Based on a 1.5 million word corpus of various TOEIC preparation materials, the
1200 words of the TSL 1.1 version gives up to 99% coverage of TOEIC materials
and tests when combined with the 2800 words of the NGSL.

Wordlist with variations was obtained from:

http://www.newgeneralservicelist.org/s/AWPngsltsl.zip
  In AntWordProfiler compatable format.

http://www.newgeneralservicelist.org/toeic-list/
  The TOEIC Service List home page.

BNC+COCA wordlist
-----------------

Paul Nation prepare frequency wordlist from combined BNC and COCA corpus:

http://www.victoria.ac.nz/lals/about/staff/paul-nation
  Paul Nation's home page and list download page.
https://simple.wiktionary.org/wiki/Wiktionary:BNC_spoken_freq
  About list on Wikimedia.

It has 25000 basewords (and each baseword comes with variations) splited into
chunks by 1000 words.

I get list from:

http://www.laurenceanthony.net/software/antwordprofiler/
  Laurence Anthony's AntWordProfiler home page.

Miscellaneous wordlists
-----------------------

The Dolch word list is a list of frequently used English words compiled by
Edward William Dolch. The list was prepared in 1936 and was originally published
in his book Problems in Reading in 1948. Dolch compiled the list based on
children's books of his era. The list contains 220 "service words". The
compilation excludes nouns, which comprise a separate 95-word list.

Dolch wordlist already covered by ``gadict``.

https://en.wikipedia.org/wiki/Dolch_word_list
  Wikipedia article with list itself.

The Leipzig-Jakarta list is a 100-word word list used by linguists to test the
degree of chronological separation of languages by comparing words that are
resistant to borrowing. The Leipzig-Jakarta list became available in 2009.

Leipzig-Jakarta wordlist already covered by ``gadict``.

https://en.wikipedia.org/wiki/Leipzig%E2%80%93Jakarta_list
  Wikipedia article with list itself.

The words in the Swadesh lists were chosen for their universal, culturally
independent availability in as many languages as possible. Swadesh's final list,
published in 1971, contains 100 terms.

Swadesh wordlist already covered by ``gadict`` except some rare words.

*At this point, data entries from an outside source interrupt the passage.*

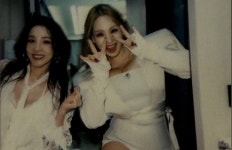 씨엘이디채널 | “완전 괜찮아요, 걱정마요”…‘정서적 불안’ 반박한 박봄에 씨엘이 한 말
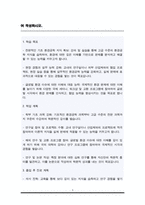 이화여대 환경공학과 편입 자기소개서-3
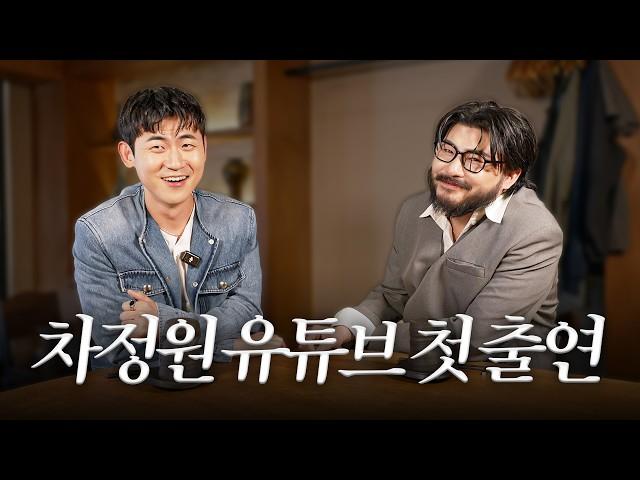 마침내 모셨습니다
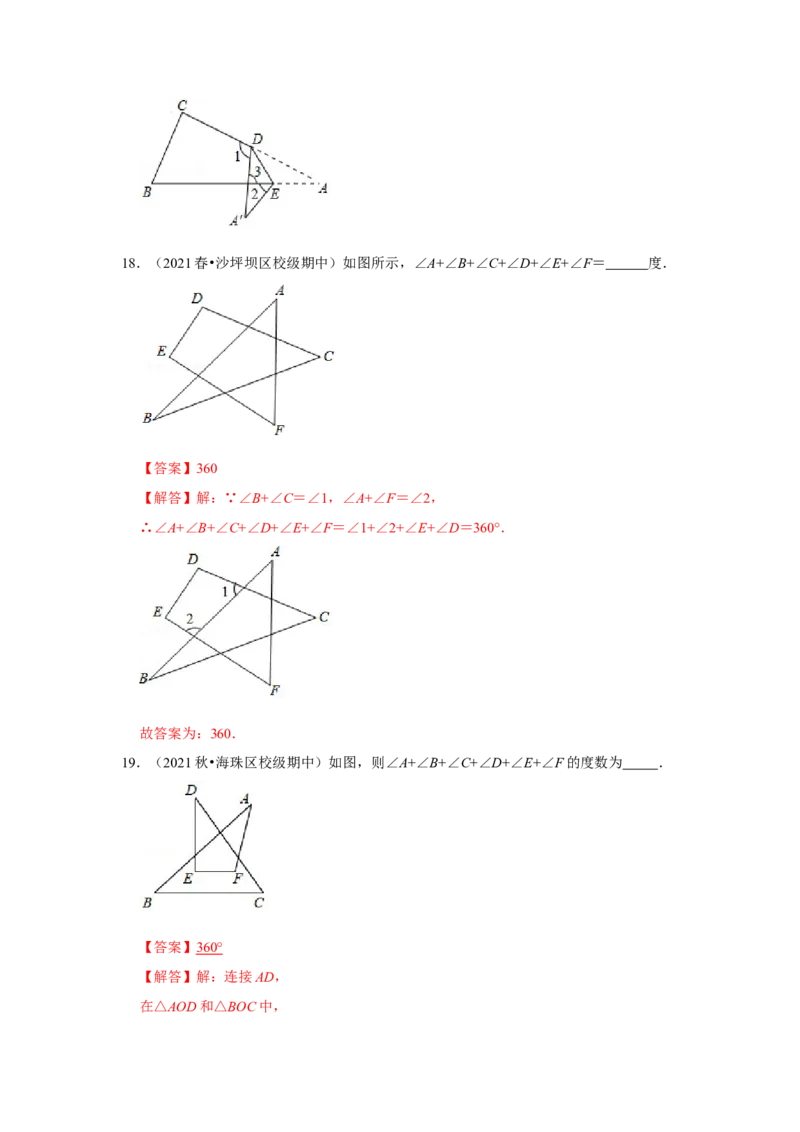 专项03三角形角度计算常考模型（解析版）_初中数学人教版_8上-初中数学人教版_旧版_07专项讲练_高分突破必练专题八年级数学上册（人教版）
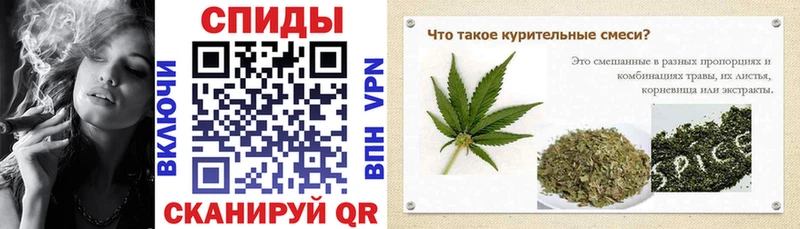 цена наркотик  Ялуторовск  БУТИРАТ 1.4BDO 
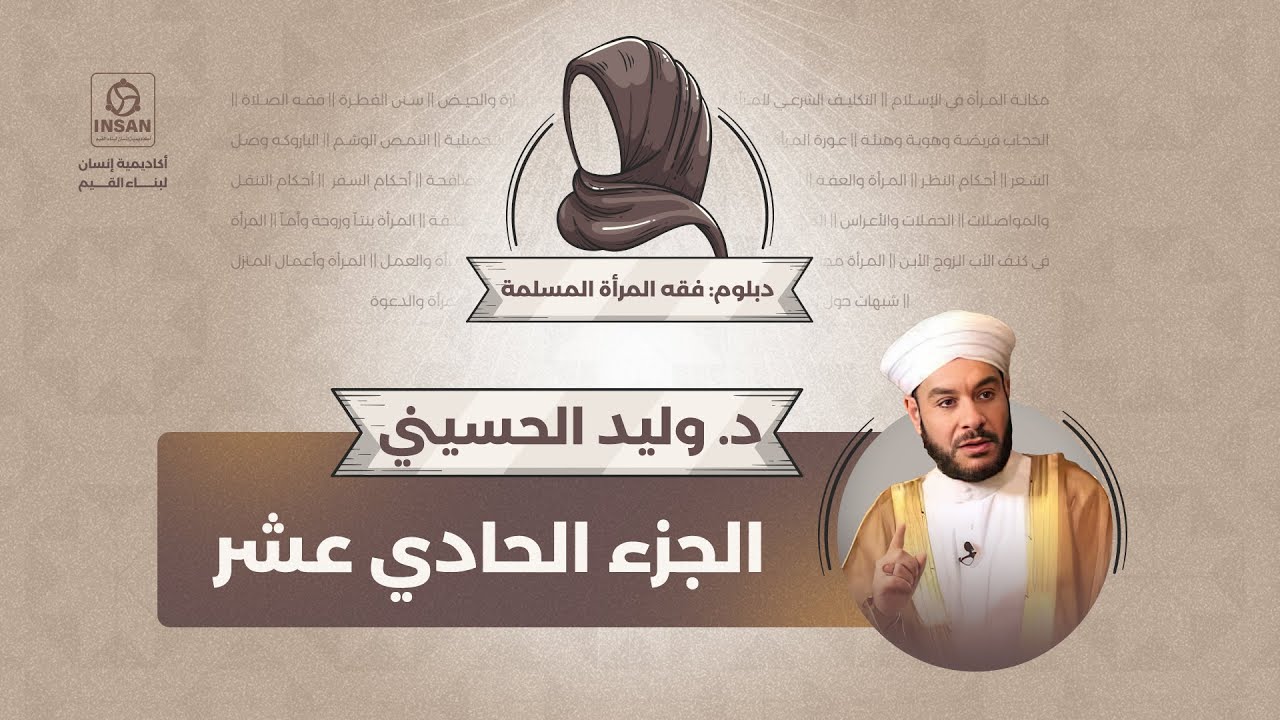 دبلوم فقه المرأة المسلمة - الجزء الحادي عشر | د. وليد الحسيني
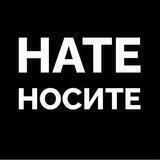 Нате, носите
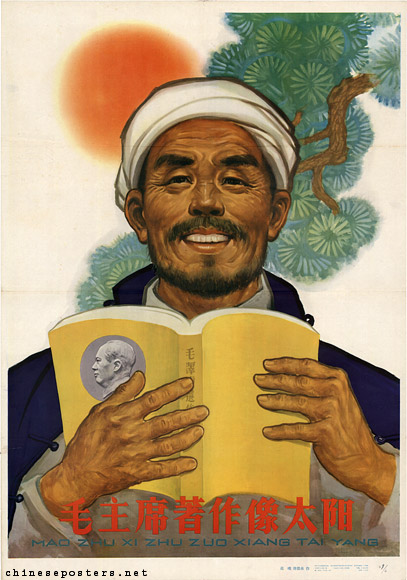 Chairman Mao's writings are like the sun, 1964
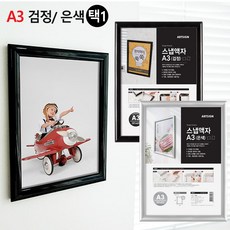 우주액자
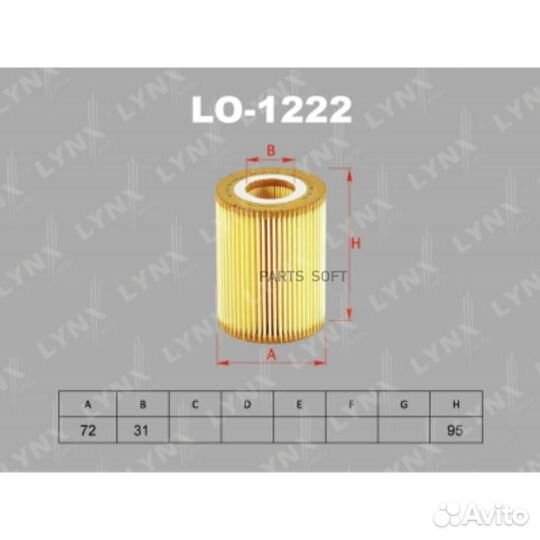 Lynxauto LO1222 Фильтр масляный (вставка)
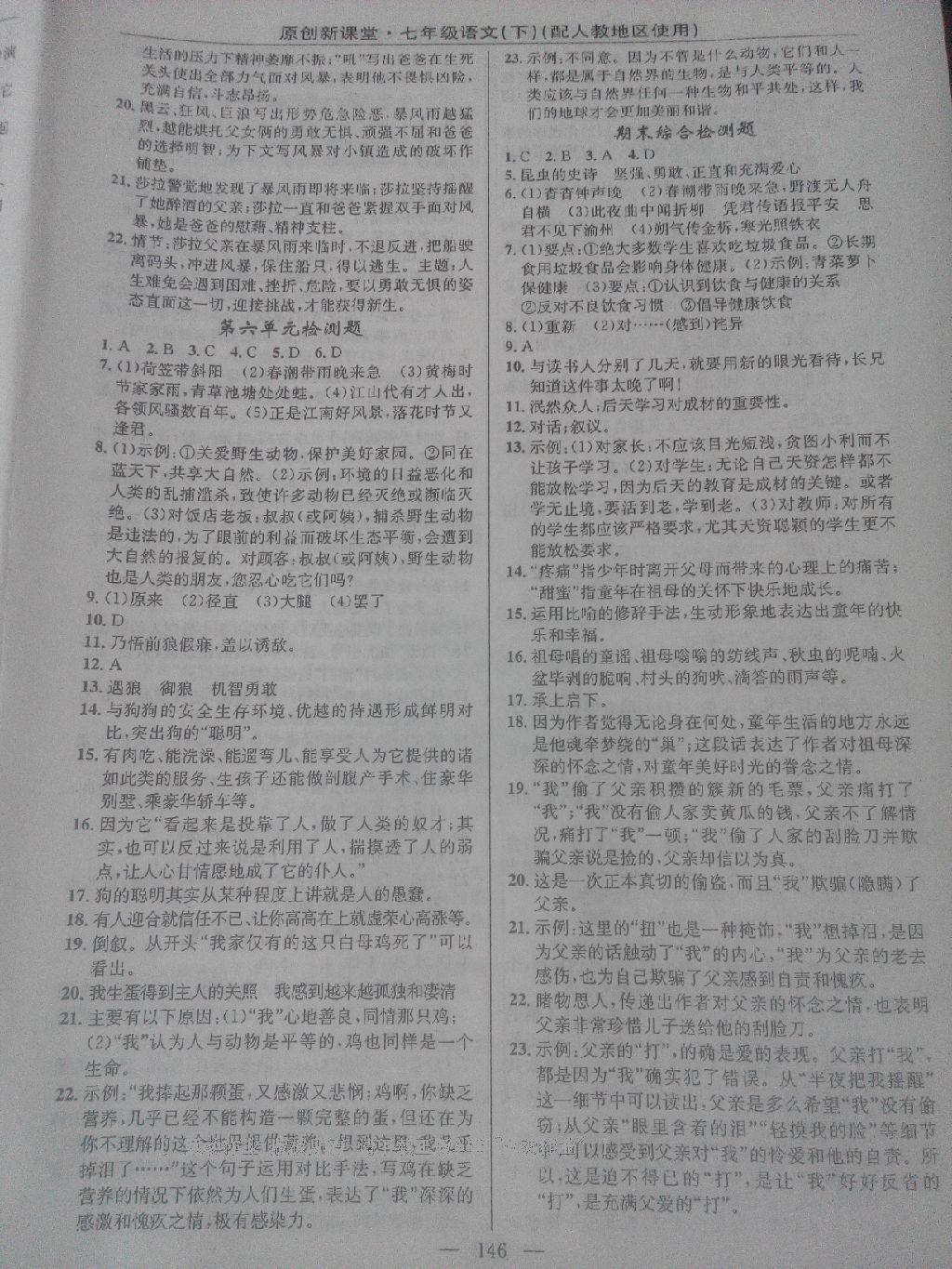 2016年原創(chuàng)新課堂七年級語文下冊人教版 第32頁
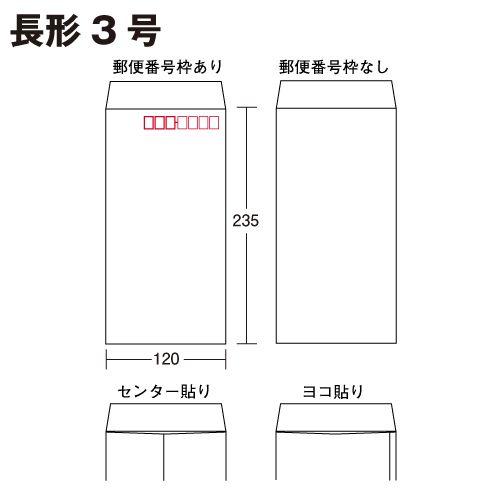 長3 封筒 長形3号封筒 クラフト 茶  封筒 長3 薄め 70g テープ付 100枚パック｜umehara｜03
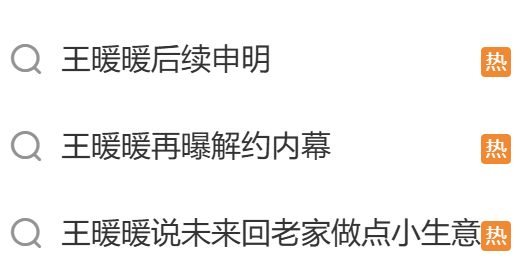 2c577ea5-2334-4ebe-bc69-70fe23081342.png
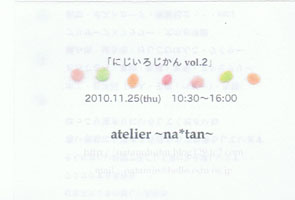 c0146061_14374042.jpg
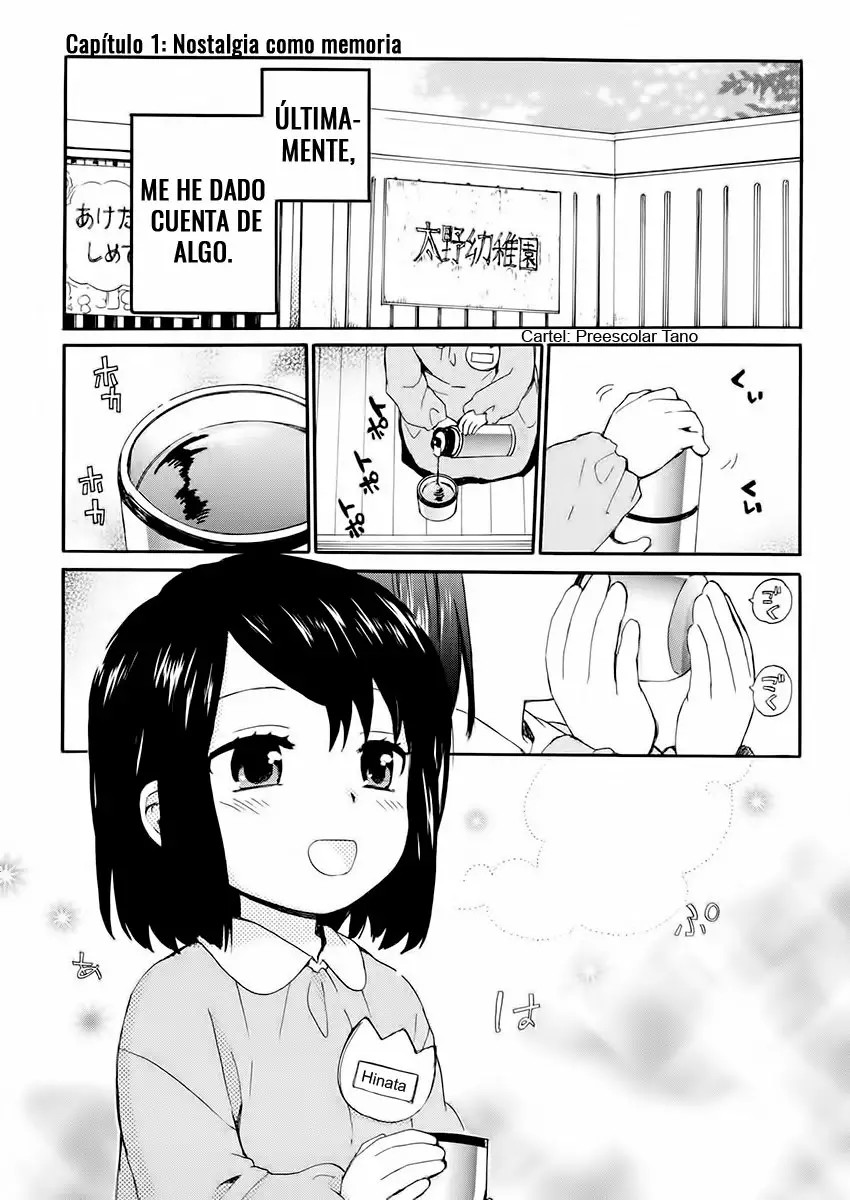 Roujoteki Shoujo Hinata-chan Vol. 1 Ch. 1 第6页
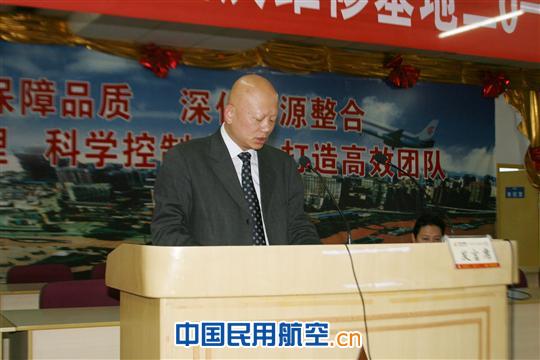 重庆维修基地召开2012年工作会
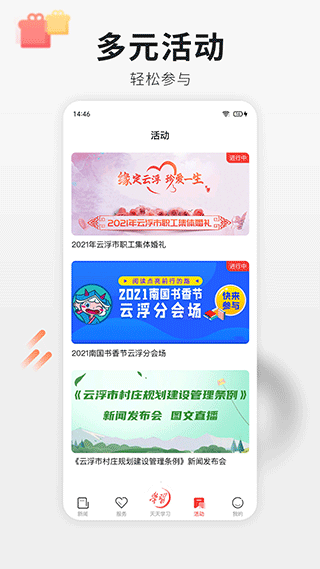 云浮通app截图3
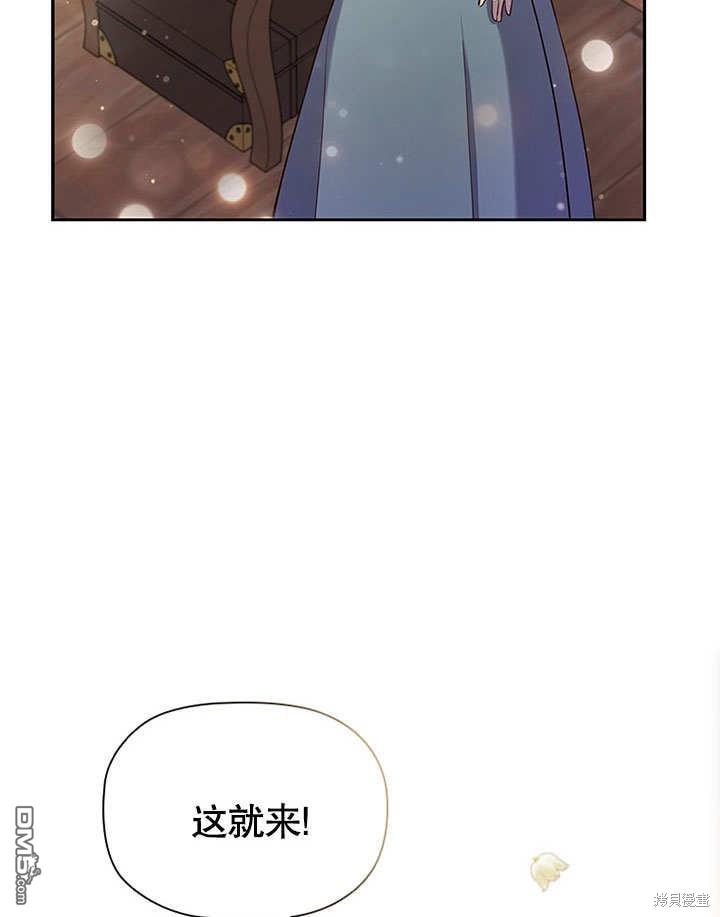 群演最先被抛弃第0话 序章
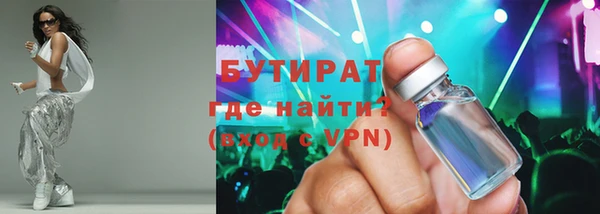 синтетический гашиш Абдулино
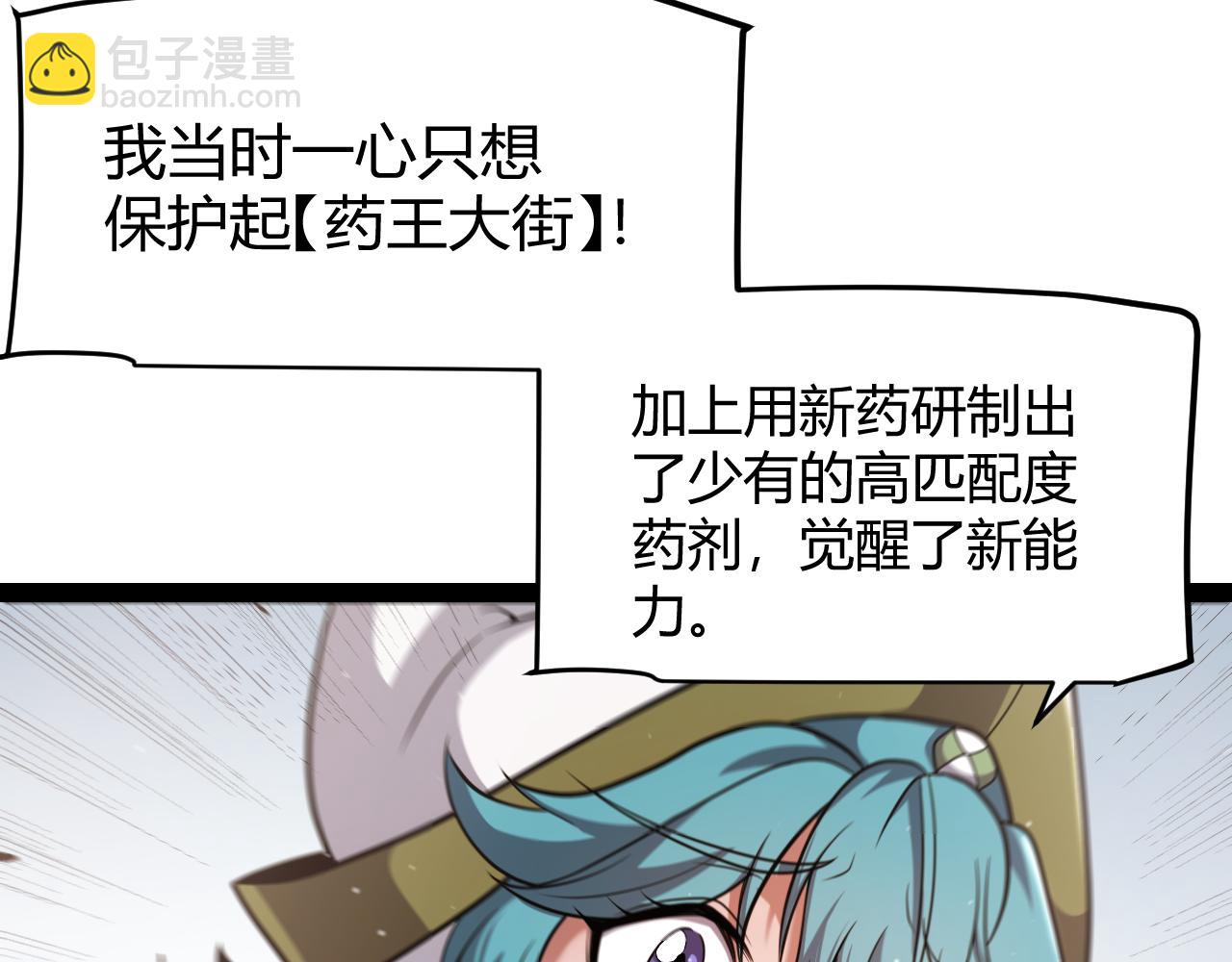 第277话 援助与集结25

https://en.wikipedia.org/wiki/Swadesh_list

Typing IPA chars in Emacs
=========================

For entering IPA chars use IPA input method. To enable it type::

  C-u C-\ ipa <enter>

All chars from alphabet typed as usual. To type special IPA chars use next key
bindings (or read help in Emacs by ``M-x describe-input-method`` or ``C-h I``).

For vowel::

  æ  ae
  ɑ  o| or A
  ɒ  |o  or /A
  ʊ  U
  ɛ  /3 or E
  ɔ  /c
  ə  /e
  ʌ  /v
  ɪ  I

For consonant::

  θ  th
  ð  dh
  ʃ  sh
  ʧ  tsh
  ʒ  zh or 3
  ŋ  ng
  ɡ  g
  ɹ  /r

Special chars::

  ː  : (semicolon)
  ˈ  ' (quote)
  ˌ  ` (back quote)

Alternatively use ``ipa-x-sampa`` or ``ipa-kirshenbaum`` input method (for help
type: ``C-h I ipa-x-sampa RET`` or ``C-h I ipa-kirshenbaum RET``).